- Énoncé du problème A
D'après le texte sur l'éco-populisme, dans quel numéro de la revue Éléments figurait le dossier sur les 36 familles du populisme ?
- Énoncé du problème B
Reproduisez fidèlement le passage du texte sur l'éco-populisme qui s'ouvre sur les mots contenant « Article de Guillaume » et se clôt sur « bien d’une évidence ? ».

- Texte à lire
»»

Eco-populisme ou écologie des peuples

Eco-populisme ou écologie des peuples
Eco-populisme ou écologie des peuples

Article de Guillaume Le Carbonel paru dans notre numéro 87 et encore disponible ici

L’excellente revue Éléments, dans son numéro 177 d’avril-mai 2019, avait publié un dossier fort intéressant sur les 36 familles du populisme. Aucune ne faisait allusion à l’écologie. S’agissait-il d’un oubli ou bien d’une évidence ?

Définit par Alain de
Benoist comme une défiance des classes populaires envers les élites,
le populisme est aujourd’hui la tarte à la crème de l’analyse
politique. On le sort à tout bout de champs et dans toute sorte de
circonstance. Est-ce même une véritable stratégie politique ?
Une certitude est là : Mathéo Salvini a montré très
récemment les limites de ce jeu de dupes. Autre certitude, le
populisme à partie liée avec le combat électoral qui reste à nos
yeux bien insuffisant.

Il est une évidence
qu’on ne martèle guère suffisamment dans les rangs identitaires :
notre combat politique est une guerre à mort contre le capital et la
société marchande. C’est une chose dont il faut être intimement
convaincu. Ceux qui pensent qu’un réformisme de la logique
capitaliste est possible se trompent. On ne réforme pas un système
viscéralement mortifère.

««

- Contenu des données
»»

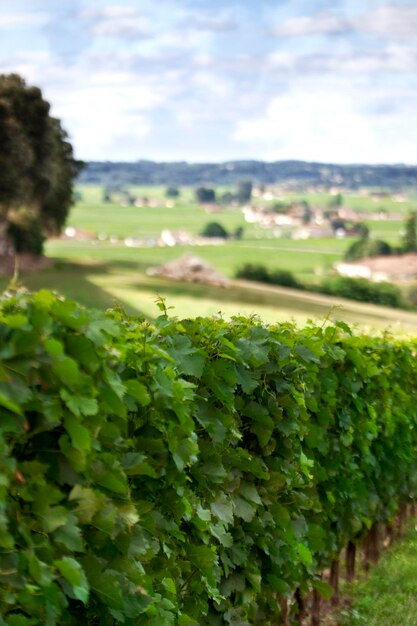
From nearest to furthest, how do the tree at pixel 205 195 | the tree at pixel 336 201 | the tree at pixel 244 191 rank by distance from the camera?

««

- Réponse finale A
Dans le numéro 177, d'avril-mai 2019.

- Réponse finale B
Article de Guillaume Le Carbonel paru dans notre numéro 87 et encore disponible ici

L’excellente revue Éléments, dans son numéro 177 d’avril-mai 2019, avait publié un dossier fort intéressant sur les 36 familles du populisme. Aucune ne faisait allusion à l’écologie. S’agissait-il d’un oubli ou bien d’une évidence ?